Hong Kong Man is Harold Robinson's best novel in
years. This isn't saying much. The sex and sleaze is almost absent. It
is a relatively straitlaced adventure, set in 1940. Australian
adventurer I.Q. Chunder, a strapping Rod Taylor-type is sent by British
authorities in Hong Kong to find a missing Nazi spy, Reginald Mergrave
who is selling secrets to both Japanese and German intelligence. Aided
by Colette Baguette, a saucy French Resistance minx, Chunder eventually
tracks Mergrave on board the liner Queen Victoria, where the German's
plan to collide the liner into a Japanese warship into the coast of
Hawaii is designed to trick the US into joining the war. Mergrave falls
over, is eaten by sharks, and the plan is set back.
See also:
Pornographic Muzak (1977)
Gottscheid Weichermann is one of the biggest
musicians in the world, an easy-listening composer and arranger who has
sold dozens of millions of albums, and has packs of adoring fans. But
while performing in London, an attempted assassination at the Royal
Albert Hall worries Weichermann. Someone knows about his past. And when
Weichermann is invited to play at the Shapat Song Festival in Poland,
he believes someone wants revenge. A Jewish Nazi hunter wants
Weichermann dead. Did Weichermann actually serve in the SS or is
someone mistaken?
Review: "Pornographic Muzak tells of beloved
bandleader Gotti Weickerman, a James Last-ish purveyor of middle-aged
musical mana whose reputation is threatened when a tour of Israel and a
failed London assassination attempt leads to revelations of a past in
the SS. Facing abandonment by his fans, he tries to heal wounds by
betraying fellow Nazis in hiding, leaking their whereabouts to Nazi
hunters, but during a comeback concert in Cologne, a young Jewish girl
violinist successfully shoots him.
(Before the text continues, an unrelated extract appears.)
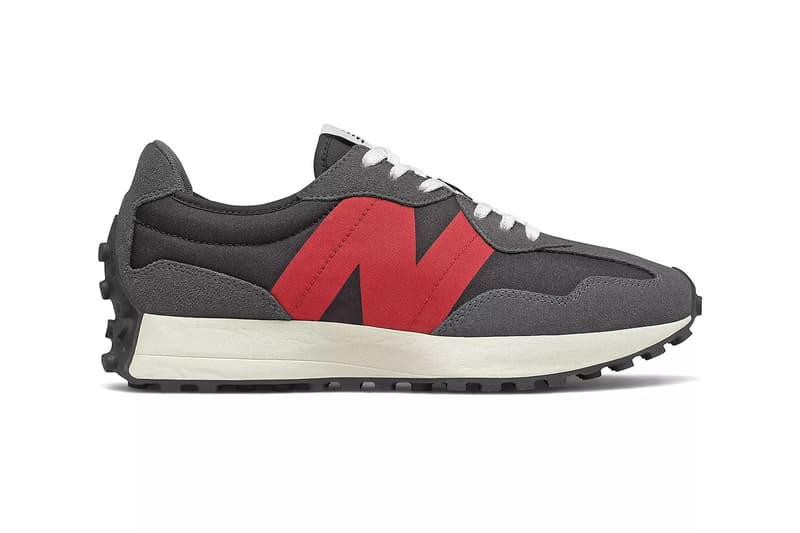 New Balance 327 全新配色「Sea Salt/Black」、「Magnet/Team Red」上架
Another Harold Robinson yarn. It is
predictable, plainly written despite its lurid topic and brainless
dreck.
.
The Sin (1980) is Harold Robinson's sacrilegious ode
to the Bible. Set in Israel, it is about two young lovers who elope to
a life of debauchery in a small village, situated on the site of the
Garden of Eden. Are Adam and Eve alive and living in Israel? Or is it
all the work of a British tabloid newsman? It turns out of course to be
a curiously feeble ode to sex and sin.